A circuit protection device operates by opening and interrupting current to the circuit. The opening of a protection device shows that something is wrong in the circuit and should be corrected before the current is restored. When a problem exists and the protection device opens, the device should isolate the faulty circuit from the other unaffected circuits, and should respond in time to protect unaffected components in the faulty circuit. The protection device should NOT open during normal circuit operation.
The two types of circuit protection devices discussed in this chapter are fuses and circuit breakers.
A fuse is the simplest circuit protection device. It derives its name from the Latin word "fusus," meaning "to melt." Fuses have been used almost from the beginning of the use of electricity. The earliest type of fuse was simply a bare wire between two connections. The wire was smaller than the conductor it was protecting and, therefore, would melt before the conductor it was protecting was harmed. Some "copper fuse link" types are still in use, but most fuses no longer use copper as the fuse element (the part of the fuse that melts). After changing from copper to other metals, tubes or enclosures were developed to hold the melting metal. The enclosed fuse made possible the addition of filler material, which helps to contain the arc that occurs when the element melts.
For many low power uses, the finer material is not required. A simple glass tube is used. The use of a glass tube gives the added advantage of being able to see when a fuse is open. Fuses of this type are commonly found in automobile lighting circuits.
Figure 2-1 shows several fuses and the symbols used on schematics.
Figure 2-1. - Typical fuses and schematic symbols.
While a fuse protects a circuit, it is destroyed in the process of opening the circuit. Once the problem that caused the increased current or heat is corrected, a new fuse must be placed in the circuit. A circuit protection device that can be used more than once solves the problems of replacement fuses. Such a device is safe, reliable, and tamper proof. It is also resettable, so it can be reused without replacing any parts. This device is called a CIRCUIT BREAKER because it breaks (opens) the circuit.
The first compact, workable circuit breaker was developed in 1923. It took 4 years to design a device that would interrupt circuits of 5000 amperes at 120 volts ac or dc. In 1928 the first circuit breaker was placed on the market. A typical circuit breaker and the appropriate schematic symbols are shown in figure 2-2.
Figure 2-2. - Typical circuit breaker and schematic symbols.
Q6. How are circuit protection devices connected to the circuit they are intended to protect and why are they connected in this way?
Q7. What are the two types of circuit protection devices?
Q8. Label the schematic symbols shown in figure 2-3 below.
Figure 2-3. - Schematic symbols.
Fuses are manufactured in many shapes and sizes. In addition to the copper fuse link already described, figure 2-1 shows other fuse types. While the variety of fuses may seem confusing, there are basically only two types of fuses: plug-type fuses and cartridge fuses. Both types of fuses use either a single wire or a ribbon as the fuse element (the part of the fuse that melts). The condition (good or bad) of some fuses can be determined by visual inspection. The condition of other fuses can only be determined with a meter. In the following discussion, visual inspection will be described. The use of meters to check fuses will be discussed later in this chapter.

Rows from a data collection
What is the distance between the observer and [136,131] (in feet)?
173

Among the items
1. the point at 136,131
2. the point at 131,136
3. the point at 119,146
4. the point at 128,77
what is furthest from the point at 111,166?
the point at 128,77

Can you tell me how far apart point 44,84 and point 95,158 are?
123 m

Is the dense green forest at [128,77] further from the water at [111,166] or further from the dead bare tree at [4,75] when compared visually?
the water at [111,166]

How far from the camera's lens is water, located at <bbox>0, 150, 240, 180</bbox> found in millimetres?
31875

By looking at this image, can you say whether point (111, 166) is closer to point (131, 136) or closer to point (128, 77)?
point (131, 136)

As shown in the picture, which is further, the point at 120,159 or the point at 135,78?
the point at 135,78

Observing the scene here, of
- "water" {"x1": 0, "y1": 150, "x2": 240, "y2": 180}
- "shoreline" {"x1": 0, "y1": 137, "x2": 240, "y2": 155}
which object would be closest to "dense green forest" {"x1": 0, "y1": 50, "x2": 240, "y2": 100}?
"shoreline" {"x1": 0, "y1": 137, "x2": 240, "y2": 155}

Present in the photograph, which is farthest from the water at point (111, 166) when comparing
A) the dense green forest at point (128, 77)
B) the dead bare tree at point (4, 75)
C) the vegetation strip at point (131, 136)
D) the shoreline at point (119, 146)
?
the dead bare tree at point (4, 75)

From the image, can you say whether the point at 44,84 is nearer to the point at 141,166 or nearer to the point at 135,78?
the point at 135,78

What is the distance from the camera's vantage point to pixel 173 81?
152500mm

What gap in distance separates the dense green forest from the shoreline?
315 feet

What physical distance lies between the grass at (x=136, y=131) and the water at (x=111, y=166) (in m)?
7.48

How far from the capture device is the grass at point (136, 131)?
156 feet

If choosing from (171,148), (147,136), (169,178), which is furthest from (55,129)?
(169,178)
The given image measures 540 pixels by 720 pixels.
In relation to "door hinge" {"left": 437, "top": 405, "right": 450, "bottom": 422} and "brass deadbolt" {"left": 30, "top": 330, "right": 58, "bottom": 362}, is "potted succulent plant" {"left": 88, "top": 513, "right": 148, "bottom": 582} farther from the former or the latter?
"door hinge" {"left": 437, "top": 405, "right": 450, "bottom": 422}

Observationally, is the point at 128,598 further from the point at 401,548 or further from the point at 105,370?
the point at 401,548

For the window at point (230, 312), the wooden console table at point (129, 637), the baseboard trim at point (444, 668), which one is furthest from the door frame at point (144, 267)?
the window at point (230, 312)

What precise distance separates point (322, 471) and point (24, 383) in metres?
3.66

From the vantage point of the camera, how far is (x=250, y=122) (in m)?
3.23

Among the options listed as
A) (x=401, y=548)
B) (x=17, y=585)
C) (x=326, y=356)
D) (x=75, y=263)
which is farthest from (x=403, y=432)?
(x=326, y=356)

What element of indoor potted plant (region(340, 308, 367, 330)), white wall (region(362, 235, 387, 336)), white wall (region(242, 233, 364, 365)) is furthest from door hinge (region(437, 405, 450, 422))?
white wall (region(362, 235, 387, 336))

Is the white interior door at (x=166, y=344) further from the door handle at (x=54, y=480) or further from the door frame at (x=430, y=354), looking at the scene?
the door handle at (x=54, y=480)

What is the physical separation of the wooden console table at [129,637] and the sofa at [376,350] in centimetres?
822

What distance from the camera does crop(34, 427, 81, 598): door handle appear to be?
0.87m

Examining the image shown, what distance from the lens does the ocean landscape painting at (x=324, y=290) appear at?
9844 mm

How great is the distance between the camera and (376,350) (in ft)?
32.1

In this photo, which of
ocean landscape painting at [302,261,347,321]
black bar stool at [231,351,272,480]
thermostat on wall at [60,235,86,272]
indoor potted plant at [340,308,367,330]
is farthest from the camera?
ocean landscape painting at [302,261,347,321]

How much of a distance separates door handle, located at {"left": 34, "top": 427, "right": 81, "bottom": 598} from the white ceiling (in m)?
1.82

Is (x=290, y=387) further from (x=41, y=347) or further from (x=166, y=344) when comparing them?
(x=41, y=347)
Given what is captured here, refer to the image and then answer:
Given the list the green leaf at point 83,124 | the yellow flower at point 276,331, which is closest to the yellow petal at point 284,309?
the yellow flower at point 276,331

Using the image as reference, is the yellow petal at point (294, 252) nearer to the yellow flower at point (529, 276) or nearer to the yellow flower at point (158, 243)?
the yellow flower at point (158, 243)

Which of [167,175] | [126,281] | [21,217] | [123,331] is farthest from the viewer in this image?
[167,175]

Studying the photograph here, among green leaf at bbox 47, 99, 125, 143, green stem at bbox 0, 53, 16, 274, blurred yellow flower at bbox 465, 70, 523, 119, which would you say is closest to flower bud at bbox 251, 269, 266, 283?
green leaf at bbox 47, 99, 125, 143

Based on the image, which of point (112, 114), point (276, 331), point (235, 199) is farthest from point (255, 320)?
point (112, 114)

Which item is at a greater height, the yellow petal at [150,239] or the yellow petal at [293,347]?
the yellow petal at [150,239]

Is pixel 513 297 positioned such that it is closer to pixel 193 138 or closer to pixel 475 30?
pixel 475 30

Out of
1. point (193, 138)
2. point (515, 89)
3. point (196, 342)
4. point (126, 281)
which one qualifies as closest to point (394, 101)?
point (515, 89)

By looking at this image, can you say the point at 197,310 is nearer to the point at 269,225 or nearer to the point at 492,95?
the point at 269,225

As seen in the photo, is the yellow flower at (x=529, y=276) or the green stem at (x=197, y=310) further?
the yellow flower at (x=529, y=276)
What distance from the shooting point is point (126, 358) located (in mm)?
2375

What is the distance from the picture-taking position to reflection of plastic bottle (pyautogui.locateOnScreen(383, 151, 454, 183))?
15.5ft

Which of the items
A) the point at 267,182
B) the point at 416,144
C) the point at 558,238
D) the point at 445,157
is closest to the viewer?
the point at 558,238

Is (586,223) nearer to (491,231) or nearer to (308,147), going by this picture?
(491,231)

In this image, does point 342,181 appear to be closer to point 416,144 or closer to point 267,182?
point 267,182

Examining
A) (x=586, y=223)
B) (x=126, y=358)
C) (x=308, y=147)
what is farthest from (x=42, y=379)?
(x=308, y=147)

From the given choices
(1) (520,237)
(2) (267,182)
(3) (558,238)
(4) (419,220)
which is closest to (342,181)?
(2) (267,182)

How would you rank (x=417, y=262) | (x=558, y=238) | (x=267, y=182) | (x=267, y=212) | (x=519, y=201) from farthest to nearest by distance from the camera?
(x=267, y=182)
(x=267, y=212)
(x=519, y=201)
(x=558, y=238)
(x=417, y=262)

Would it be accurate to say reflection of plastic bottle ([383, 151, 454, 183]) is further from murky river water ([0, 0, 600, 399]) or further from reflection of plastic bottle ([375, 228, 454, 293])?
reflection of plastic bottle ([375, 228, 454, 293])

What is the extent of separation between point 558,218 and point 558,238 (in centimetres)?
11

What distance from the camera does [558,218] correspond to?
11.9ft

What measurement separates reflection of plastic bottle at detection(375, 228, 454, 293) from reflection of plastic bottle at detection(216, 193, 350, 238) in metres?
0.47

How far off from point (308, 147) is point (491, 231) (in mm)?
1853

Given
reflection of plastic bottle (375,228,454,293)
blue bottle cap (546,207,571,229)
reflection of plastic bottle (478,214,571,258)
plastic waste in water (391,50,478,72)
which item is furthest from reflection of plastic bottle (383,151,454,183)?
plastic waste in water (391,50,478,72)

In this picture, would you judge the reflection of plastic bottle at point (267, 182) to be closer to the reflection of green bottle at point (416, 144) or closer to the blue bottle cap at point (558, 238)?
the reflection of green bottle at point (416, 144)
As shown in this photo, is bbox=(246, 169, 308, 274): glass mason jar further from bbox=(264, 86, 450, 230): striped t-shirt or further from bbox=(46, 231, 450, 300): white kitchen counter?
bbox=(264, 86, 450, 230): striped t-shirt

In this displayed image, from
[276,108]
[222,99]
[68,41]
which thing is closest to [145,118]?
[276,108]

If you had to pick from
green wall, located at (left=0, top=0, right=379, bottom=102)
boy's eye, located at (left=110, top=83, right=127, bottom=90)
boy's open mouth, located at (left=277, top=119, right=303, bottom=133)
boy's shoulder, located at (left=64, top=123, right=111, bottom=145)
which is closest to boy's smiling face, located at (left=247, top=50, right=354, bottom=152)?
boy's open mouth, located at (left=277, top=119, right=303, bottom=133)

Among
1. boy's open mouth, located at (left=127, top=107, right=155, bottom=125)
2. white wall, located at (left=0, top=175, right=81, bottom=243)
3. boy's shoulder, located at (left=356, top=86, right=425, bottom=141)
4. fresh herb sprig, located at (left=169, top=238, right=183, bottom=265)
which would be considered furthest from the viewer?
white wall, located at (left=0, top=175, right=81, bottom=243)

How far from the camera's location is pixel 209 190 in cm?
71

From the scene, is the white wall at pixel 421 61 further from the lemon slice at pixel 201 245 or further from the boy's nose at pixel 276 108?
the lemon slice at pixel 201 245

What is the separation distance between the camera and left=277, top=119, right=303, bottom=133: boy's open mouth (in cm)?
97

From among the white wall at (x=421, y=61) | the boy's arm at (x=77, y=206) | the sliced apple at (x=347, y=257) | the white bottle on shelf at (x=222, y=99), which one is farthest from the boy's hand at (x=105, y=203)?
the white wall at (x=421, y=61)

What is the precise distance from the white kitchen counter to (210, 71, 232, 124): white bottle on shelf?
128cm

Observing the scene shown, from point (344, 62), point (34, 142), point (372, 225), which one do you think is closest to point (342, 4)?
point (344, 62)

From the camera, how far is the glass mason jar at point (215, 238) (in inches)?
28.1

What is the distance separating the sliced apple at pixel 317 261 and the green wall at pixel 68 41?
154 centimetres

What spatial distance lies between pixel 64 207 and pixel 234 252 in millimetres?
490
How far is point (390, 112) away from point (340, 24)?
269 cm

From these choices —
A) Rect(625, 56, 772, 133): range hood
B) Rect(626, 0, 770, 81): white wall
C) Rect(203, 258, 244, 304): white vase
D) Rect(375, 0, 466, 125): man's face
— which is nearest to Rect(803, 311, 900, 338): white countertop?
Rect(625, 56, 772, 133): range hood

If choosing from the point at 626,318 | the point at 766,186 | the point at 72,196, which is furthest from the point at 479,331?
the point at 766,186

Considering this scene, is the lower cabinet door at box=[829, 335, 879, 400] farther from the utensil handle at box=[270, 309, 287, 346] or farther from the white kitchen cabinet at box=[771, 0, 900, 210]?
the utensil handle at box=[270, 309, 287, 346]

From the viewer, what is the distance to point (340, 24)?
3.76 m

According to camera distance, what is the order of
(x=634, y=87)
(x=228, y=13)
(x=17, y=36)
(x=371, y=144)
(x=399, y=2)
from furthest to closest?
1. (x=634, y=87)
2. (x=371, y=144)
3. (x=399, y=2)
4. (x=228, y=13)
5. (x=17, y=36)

(GOAL A) Quote verbatim from the rows everything from the line containing "Observing the scene here, of" down to the line containing "which object would", including both of those lines.
(GOAL B) Extend the passage on circuit protection devices, carrying on from its final sentence.
These rows bear no relation to the passage on circuit protection devices.

(FINAL ANSWER A)
Observing the scene here, of
- "water" {"x1": 0, "y1": 150, "x2": 240, "y2": 180}
- "shoreline" {"x1": 0, "y1": 137, "x2": 240, "y2": 155}
which object would be closest to "dense green forest" {"x1": 0, "y1": 50, "x2": 240, "y2": 100}?

(FINAL ANSWER B)
The plug-type fuse is constructed so that it can be screwed into a socket mounted on a control panel or electrical distribution center. The fuse link is enclosed in an insulated housing of porcelain or glass. The construction is arranged so the fuse link is visible through a window of mica or glass. Figure 2-4 shows a typical plug-type fuse.
Figure 2-4. - Plug-type fuses
Figure 2-4, view A, sows a good plug-type fuse. Notice the construction and the fuse link. In figure
2-4, view B, the same type of fuse is shown after the fuse link has melted. Notice the window showing the indication of this open fuse. The indication could be either of the ones shown in figure 2-4, view B.
The plug-type fuse is used primarily in low-voltage, low-current circuits. The operating range is usually up to 150 volts and from 0.5 ampere to 30 amperes. This type of fuse is found in older circuit protection devices and is rapidly being replaced by the circuit breaker.
The cartridge fuse operates exactly like the plug-type fuse. In the cartridge fuse, the fuse link is enclosed in a tube of insulating material with metal ferrules at each end (for contact with the fuse holder). Some common insulating materials are glass, bakelite, or a fiber tube filled with insulating powder.
Figure 2-5 shows a glass-tube fuse. In figure 2-5, view A, notice the fuse link and the metal ferrules. Figure 2-5, view B, shows a glass-tube fuse that is open. The open fuse link could appear either of the ways shown in figure 2-5, view B.
Figure 2-5. - Cartridge-tube fuse.
Cartridge fuses are available in a variety of physical sizes and are used in many different circuit applications. They can be rated at voltages up to 10,000 volts and have current ratings of from 1/500 (.002) ampere to 800 amperes. Cartridge fuses may also be used to protect against excessive heat and open at temperatures of from 165° F to 410°F (74°C to 210°C).
Q9. Label the fuses shown in figure 2-6 according to type.
Q10. Identify the open fuses shown in figure 2-6.
Figure 2-6. - Fuse recognition.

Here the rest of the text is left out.